With the injectors out it spins over free enough so its not binding anywhere but with the injectors in it just sounds a bit odd. I'm 99% certain I've got the timing right on it, the cam hole lines up and the crank hole also lines up, its just the pump that's a bit weird. this is a picture of how I've got it.
But this is with the engine rotated 180 deg (I'm assuming the pump is the same size as the crank so that has turned 180 as well.
It has a timing notch in it that side as well, you can see a bit of blue paint on one side of the puilley so maybe that is the correct one to use but how critical is the pump timing anyway, diagbox sais there was 500psi or so in the rail and had the crank rpm about 280-300 however it says cam/crank corelation is out although my pins are bang on.

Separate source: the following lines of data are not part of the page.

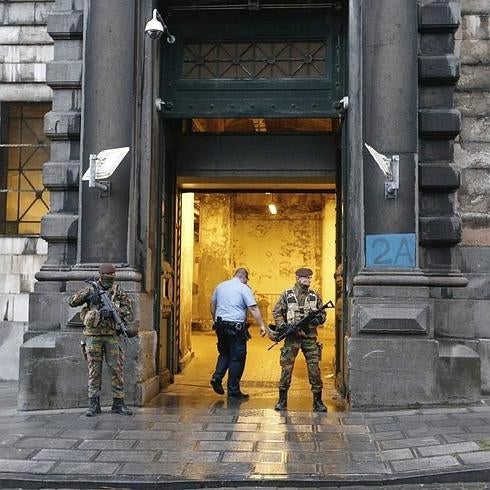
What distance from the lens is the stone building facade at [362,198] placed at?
919 cm

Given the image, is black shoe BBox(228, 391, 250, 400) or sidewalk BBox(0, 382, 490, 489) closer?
sidewalk BBox(0, 382, 490, 489)

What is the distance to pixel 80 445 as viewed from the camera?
7309mm

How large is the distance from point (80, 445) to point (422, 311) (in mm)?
4651

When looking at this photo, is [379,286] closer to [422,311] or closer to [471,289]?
[422,311]

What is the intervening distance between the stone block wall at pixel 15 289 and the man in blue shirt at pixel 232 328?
3.24 m

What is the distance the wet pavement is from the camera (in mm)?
6270

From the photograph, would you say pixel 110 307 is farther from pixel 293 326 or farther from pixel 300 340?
pixel 300 340

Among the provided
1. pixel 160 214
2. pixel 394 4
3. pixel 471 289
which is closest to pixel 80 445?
pixel 160 214

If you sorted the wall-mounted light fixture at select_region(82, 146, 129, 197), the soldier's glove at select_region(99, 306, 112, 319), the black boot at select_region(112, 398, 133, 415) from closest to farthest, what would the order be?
the soldier's glove at select_region(99, 306, 112, 319), the black boot at select_region(112, 398, 133, 415), the wall-mounted light fixture at select_region(82, 146, 129, 197)

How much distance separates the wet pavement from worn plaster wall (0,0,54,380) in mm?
2005

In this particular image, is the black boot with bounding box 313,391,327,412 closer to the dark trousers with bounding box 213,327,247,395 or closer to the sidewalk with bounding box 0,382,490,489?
the sidewalk with bounding box 0,382,490,489

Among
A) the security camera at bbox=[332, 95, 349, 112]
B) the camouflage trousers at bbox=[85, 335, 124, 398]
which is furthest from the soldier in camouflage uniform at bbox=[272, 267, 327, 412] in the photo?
the security camera at bbox=[332, 95, 349, 112]

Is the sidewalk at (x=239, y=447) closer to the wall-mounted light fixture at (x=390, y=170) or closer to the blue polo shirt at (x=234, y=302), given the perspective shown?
the blue polo shirt at (x=234, y=302)

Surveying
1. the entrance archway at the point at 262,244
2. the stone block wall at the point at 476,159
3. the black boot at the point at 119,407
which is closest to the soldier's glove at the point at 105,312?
the black boot at the point at 119,407
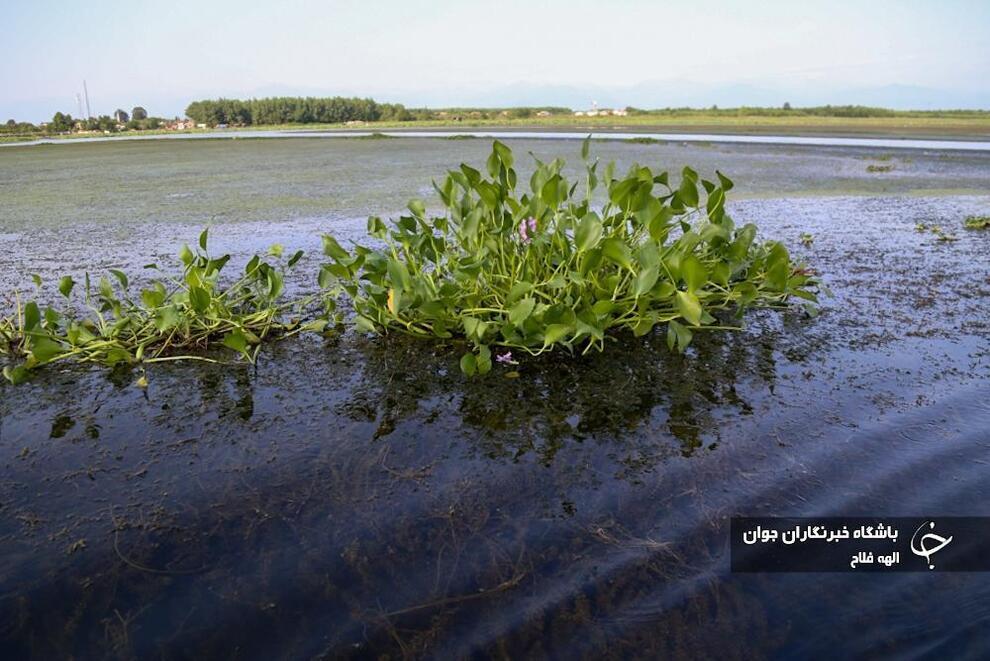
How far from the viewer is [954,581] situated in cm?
163

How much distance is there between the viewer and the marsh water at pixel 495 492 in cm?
148

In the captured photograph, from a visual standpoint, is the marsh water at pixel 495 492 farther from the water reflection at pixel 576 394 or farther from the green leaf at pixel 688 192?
the green leaf at pixel 688 192

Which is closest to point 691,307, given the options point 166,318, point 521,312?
point 521,312

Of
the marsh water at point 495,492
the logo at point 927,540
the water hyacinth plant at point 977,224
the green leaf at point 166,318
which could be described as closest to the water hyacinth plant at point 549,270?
the marsh water at point 495,492

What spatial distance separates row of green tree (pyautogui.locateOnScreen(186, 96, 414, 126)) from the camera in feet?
181

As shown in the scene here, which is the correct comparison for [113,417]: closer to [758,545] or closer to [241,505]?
[241,505]

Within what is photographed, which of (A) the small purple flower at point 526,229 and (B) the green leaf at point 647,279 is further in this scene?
(A) the small purple flower at point 526,229

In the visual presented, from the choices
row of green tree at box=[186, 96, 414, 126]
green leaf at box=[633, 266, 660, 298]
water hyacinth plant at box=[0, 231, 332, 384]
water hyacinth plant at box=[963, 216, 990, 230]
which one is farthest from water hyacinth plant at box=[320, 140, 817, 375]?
row of green tree at box=[186, 96, 414, 126]

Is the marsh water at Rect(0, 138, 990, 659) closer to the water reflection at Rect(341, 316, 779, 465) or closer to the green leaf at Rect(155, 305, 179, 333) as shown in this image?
the water reflection at Rect(341, 316, 779, 465)

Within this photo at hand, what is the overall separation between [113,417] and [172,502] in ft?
2.20

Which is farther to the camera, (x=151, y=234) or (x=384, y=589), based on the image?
(x=151, y=234)

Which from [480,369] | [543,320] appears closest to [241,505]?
[480,369]

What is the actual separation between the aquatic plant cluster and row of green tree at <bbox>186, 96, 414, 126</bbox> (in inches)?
2119

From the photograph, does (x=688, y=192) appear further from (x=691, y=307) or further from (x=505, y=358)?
(x=505, y=358)
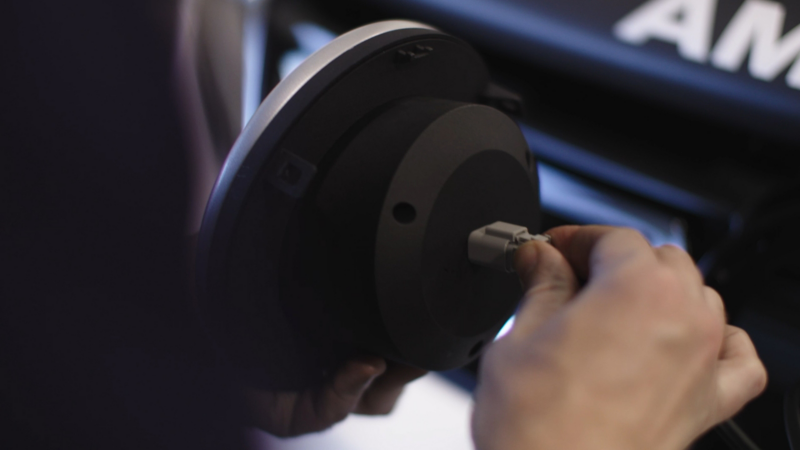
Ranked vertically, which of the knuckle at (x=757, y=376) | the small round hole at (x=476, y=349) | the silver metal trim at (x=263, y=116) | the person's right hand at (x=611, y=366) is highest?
the silver metal trim at (x=263, y=116)

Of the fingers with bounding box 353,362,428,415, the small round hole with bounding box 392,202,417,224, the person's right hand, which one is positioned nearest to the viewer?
the person's right hand

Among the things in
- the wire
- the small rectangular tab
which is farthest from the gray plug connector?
the wire

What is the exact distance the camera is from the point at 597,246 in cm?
27

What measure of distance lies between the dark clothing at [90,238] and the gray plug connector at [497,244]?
0.18 metres

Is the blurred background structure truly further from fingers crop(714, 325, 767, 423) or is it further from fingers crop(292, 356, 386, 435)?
fingers crop(714, 325, 767, 423)

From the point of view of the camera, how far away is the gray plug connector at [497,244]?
13.4 inches

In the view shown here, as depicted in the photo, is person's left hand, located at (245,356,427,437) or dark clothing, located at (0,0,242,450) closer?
dark clothing, located at (0,0,242,450)

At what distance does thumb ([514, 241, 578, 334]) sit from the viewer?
10.2 inches

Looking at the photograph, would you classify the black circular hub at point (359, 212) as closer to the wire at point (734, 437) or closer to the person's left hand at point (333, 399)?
the person's left hand at point (333, 399)

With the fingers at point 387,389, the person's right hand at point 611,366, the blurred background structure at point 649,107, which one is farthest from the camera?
the blurred background structure at point 649,107

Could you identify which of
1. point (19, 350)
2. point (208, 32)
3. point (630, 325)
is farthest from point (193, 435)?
point (208, 32)

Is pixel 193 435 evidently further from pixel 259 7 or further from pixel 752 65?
pixel 259 7

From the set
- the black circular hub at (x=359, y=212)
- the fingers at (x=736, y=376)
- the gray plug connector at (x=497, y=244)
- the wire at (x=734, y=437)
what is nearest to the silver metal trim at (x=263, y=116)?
the black circular hub at (x=359, y=212)

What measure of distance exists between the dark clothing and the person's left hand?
0.37ft
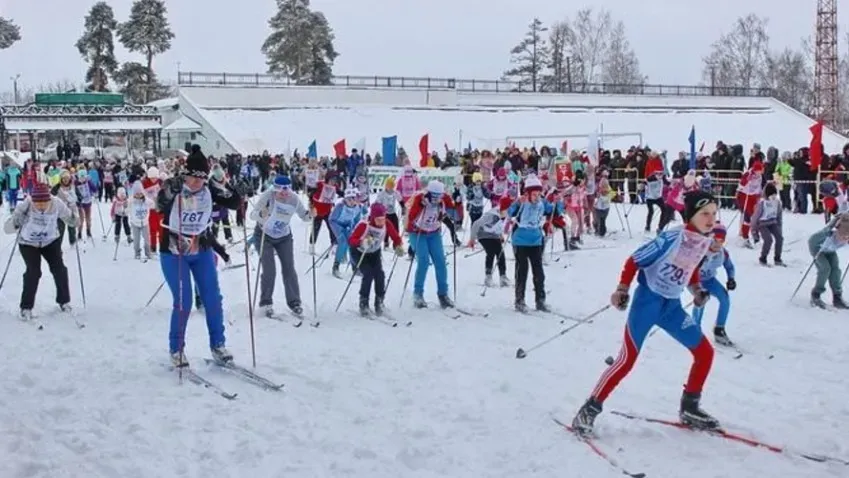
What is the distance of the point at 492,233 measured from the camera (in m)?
12.2

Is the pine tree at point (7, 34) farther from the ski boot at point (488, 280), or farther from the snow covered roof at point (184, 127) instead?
→ the snow covered roof at point (184, 127)

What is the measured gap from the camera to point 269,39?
65.4 metres

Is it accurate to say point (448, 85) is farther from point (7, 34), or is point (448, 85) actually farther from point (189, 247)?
point (189, 247)

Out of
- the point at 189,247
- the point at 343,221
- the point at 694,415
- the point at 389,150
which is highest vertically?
the point at 389,150

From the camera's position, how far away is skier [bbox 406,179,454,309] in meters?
A: 10.9

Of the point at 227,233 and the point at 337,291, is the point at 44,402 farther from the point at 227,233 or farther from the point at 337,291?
the point at 227,233

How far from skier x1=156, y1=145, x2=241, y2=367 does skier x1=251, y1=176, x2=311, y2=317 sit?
102 inches

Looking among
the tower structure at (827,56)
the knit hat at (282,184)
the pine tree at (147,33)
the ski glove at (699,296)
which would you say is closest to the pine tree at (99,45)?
the pine tree at (147,33)

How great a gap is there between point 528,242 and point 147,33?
5948 cm

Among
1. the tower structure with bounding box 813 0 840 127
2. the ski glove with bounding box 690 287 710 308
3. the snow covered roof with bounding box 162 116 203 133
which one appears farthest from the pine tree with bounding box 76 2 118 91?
the ski glove with bounding box 690 287 710 308

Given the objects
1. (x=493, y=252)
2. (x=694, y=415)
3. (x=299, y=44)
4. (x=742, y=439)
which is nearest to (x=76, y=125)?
(x=299, y=44)

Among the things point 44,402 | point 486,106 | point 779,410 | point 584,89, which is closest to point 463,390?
point 779,410

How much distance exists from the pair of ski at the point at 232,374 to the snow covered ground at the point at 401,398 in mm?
83

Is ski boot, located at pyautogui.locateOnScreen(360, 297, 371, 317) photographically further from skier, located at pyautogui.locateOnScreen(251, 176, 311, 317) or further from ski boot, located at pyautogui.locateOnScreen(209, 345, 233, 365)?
ski boot, located at pyautogui.locateOnScreen(209, 345, 233, 365)
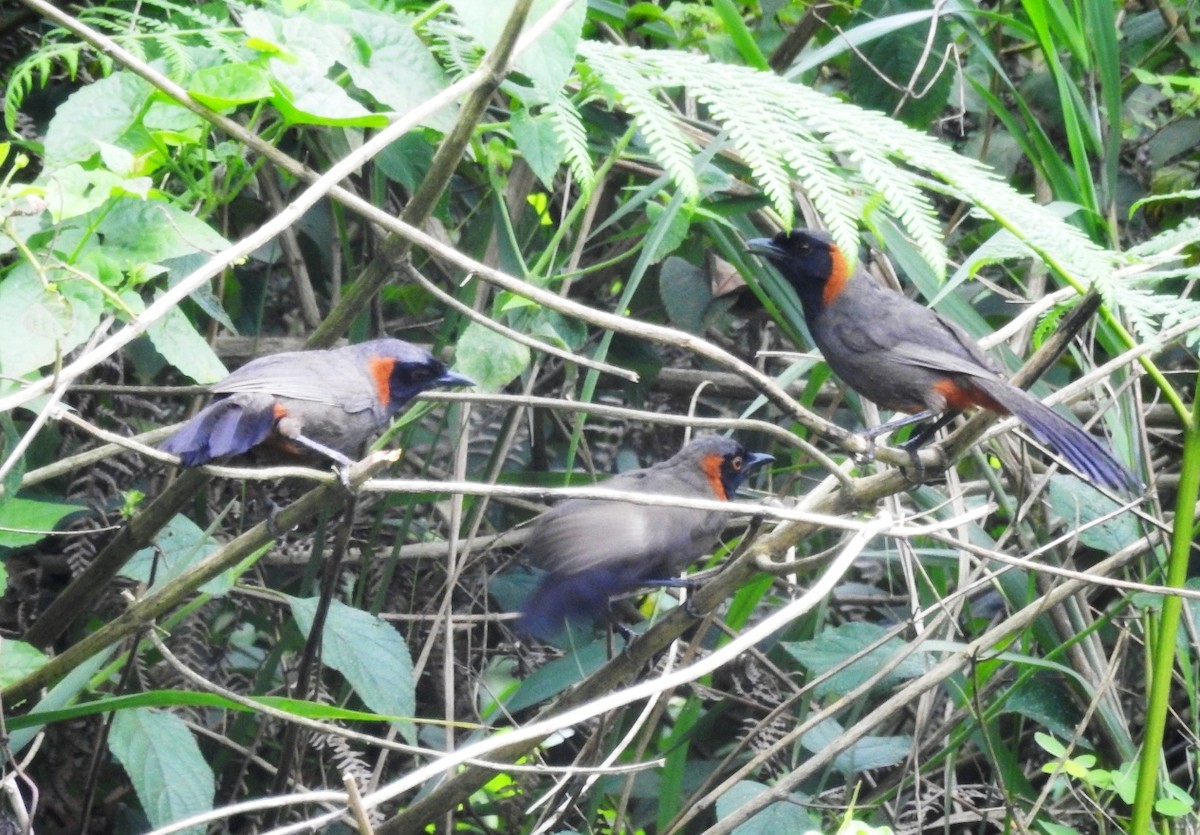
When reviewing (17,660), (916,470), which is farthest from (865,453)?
(17,660)

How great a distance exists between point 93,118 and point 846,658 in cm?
254

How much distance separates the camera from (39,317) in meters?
2.60

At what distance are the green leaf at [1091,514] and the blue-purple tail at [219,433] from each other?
7.71 ft

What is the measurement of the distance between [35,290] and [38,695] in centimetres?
141

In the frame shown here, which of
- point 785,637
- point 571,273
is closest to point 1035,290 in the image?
point 785,637

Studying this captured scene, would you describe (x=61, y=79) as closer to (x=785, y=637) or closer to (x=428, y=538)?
(x=428, y=538)

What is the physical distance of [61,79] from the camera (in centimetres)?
432

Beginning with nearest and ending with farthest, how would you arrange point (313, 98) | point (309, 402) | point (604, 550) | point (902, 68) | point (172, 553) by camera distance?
point (313, 98), point (172, 553), point (309, 402), point (604, 550), point (902, 68)

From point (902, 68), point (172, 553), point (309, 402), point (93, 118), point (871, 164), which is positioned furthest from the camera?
point (902, 68)

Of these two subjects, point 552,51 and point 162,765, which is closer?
point 552,51

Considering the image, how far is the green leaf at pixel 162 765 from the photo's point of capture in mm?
3244

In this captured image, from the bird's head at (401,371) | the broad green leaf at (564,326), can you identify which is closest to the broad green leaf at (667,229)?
the broad green leaf at (564,326)

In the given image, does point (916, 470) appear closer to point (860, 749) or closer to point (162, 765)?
point (860, 749)

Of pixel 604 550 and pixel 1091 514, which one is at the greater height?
pixel 1091 514
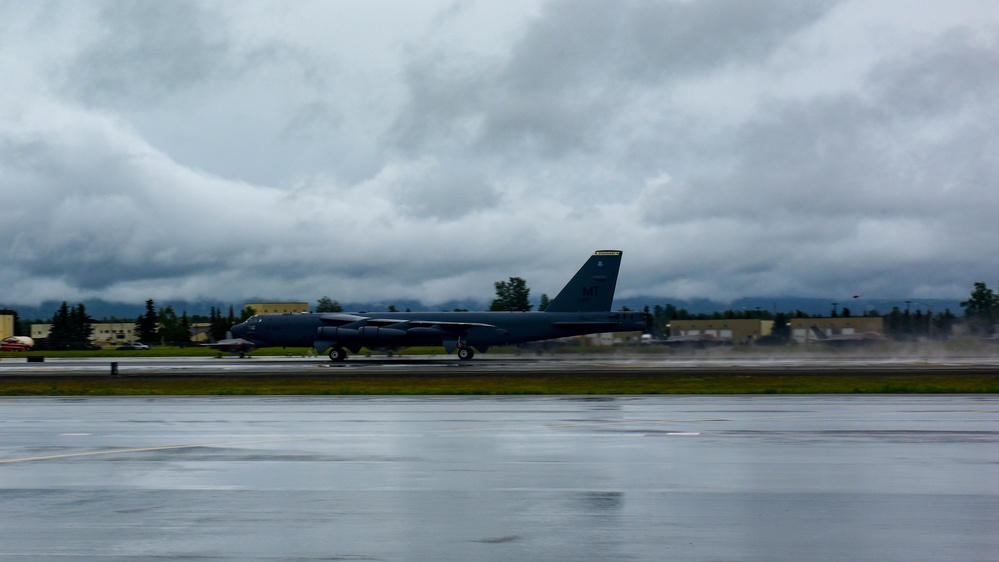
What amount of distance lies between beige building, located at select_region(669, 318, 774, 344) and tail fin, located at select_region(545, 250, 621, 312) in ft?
45.1

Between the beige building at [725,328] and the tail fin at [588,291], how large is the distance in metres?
13.8

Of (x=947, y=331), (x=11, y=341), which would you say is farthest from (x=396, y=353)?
(x=11, y=341)

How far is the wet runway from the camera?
349 inches

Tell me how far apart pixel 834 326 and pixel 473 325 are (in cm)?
3769

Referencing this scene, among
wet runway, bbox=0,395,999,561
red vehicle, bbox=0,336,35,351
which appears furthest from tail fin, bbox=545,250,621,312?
red vehicle, bbox=0,336,35,351

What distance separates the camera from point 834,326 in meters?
79.8

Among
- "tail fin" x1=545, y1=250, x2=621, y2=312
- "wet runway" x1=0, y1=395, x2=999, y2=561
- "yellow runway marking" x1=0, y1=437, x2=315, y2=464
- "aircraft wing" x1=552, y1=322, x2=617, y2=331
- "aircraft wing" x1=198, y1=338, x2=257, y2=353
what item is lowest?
"wet runway" x1=0, y1=395, x2=999, y2=561

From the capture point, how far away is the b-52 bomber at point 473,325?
195 feet

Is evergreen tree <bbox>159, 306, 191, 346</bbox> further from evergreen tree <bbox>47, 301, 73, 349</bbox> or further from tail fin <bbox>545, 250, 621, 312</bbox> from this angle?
tail fin <bbox>545, 250, 621, 312</bbox>

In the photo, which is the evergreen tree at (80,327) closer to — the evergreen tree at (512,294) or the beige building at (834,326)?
the evergreen tree at (512,294)

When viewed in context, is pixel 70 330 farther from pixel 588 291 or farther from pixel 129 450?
pixel 129 450

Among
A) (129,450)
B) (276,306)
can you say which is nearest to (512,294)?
(276,306)

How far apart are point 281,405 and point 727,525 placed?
18690 millimetres

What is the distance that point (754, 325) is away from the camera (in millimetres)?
74438
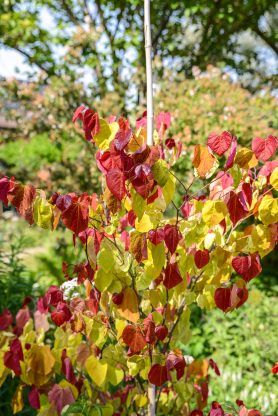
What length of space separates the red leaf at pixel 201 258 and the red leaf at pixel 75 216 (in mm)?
415

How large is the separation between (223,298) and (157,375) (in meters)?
0.36

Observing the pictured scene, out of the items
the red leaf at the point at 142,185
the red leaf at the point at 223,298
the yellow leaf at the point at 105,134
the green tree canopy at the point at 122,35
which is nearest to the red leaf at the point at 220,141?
the red leaf at the point at 142,185

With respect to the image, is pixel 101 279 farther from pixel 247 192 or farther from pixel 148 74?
pixel 148 74

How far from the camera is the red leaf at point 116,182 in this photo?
144 cm

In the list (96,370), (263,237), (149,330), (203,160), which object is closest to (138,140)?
(203,160)

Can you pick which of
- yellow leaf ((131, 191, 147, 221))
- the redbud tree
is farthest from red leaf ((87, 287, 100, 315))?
yellow leaf ((131, 191, 147, 221))

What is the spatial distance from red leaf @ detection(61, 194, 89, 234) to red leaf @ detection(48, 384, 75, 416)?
76 centimetres

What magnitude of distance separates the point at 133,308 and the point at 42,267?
5.60 m

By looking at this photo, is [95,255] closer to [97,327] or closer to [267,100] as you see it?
[97,327]

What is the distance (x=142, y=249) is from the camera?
66.1 inches

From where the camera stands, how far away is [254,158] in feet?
5.43

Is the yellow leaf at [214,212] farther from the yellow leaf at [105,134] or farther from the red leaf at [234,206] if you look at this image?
the yellow leaf at [105,134]

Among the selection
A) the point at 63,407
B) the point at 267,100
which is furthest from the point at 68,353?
the point at 267,100

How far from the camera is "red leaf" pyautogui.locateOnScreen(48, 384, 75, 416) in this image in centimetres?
190
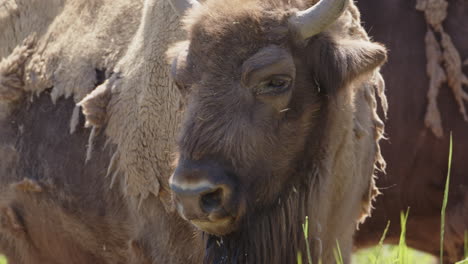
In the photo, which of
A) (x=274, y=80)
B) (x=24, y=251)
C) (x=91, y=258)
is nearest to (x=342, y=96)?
(x=274, y=80)

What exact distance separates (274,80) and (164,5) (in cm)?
101

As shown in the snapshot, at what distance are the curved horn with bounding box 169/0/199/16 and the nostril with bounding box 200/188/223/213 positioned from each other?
3.03 feet

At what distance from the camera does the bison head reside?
312cm

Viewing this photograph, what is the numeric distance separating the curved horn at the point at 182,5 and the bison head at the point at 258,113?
0.17 metres

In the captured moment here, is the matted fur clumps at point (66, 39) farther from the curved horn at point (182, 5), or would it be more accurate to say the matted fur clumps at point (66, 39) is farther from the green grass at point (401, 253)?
the green grass at point (401, 253)

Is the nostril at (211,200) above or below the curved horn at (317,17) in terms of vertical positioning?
below

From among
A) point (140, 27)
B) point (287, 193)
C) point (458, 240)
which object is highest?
point (140, 27)

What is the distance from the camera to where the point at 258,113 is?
320cm

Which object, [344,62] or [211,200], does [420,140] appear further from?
[211,200]

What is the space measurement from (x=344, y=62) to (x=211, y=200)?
2.48 ft

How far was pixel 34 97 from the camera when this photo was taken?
4.54m

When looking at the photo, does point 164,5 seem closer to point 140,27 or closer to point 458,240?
point 140,27

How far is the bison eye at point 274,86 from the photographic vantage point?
3.20 m

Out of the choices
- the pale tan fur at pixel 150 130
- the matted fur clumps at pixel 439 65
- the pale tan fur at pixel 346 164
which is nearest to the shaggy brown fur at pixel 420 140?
the matted fur clumps at pixel 439 65
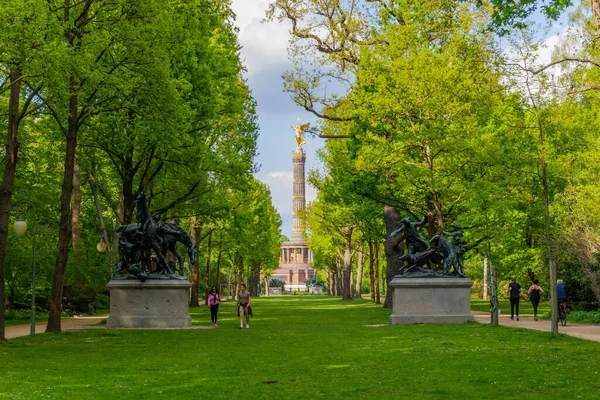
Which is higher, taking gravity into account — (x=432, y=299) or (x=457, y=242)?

The only thing that is different is the crank pully, I damaged the reluctor ring taking the engine out so I got a whole new timing pully complete with relutor ring, the pully said it was compatible with my engine, the later one as the earlier pulleys look different of the 16 valves. But what I did notice was the reluctor ring is only pressed onto the timing sprocket and it came off my old pully quite easily with no way of getting it back in the right place again to ensure the timing hole is in the correct place.
This is my new pulley.
Is there any other way of confirming the timing is correct whilst the injectors are out other than using the pins? Seems stupid to have a ring that can come off the pully fairly easily with no way of getting it back in the right place again, the timing hole should have been through the pulley itself somewhere.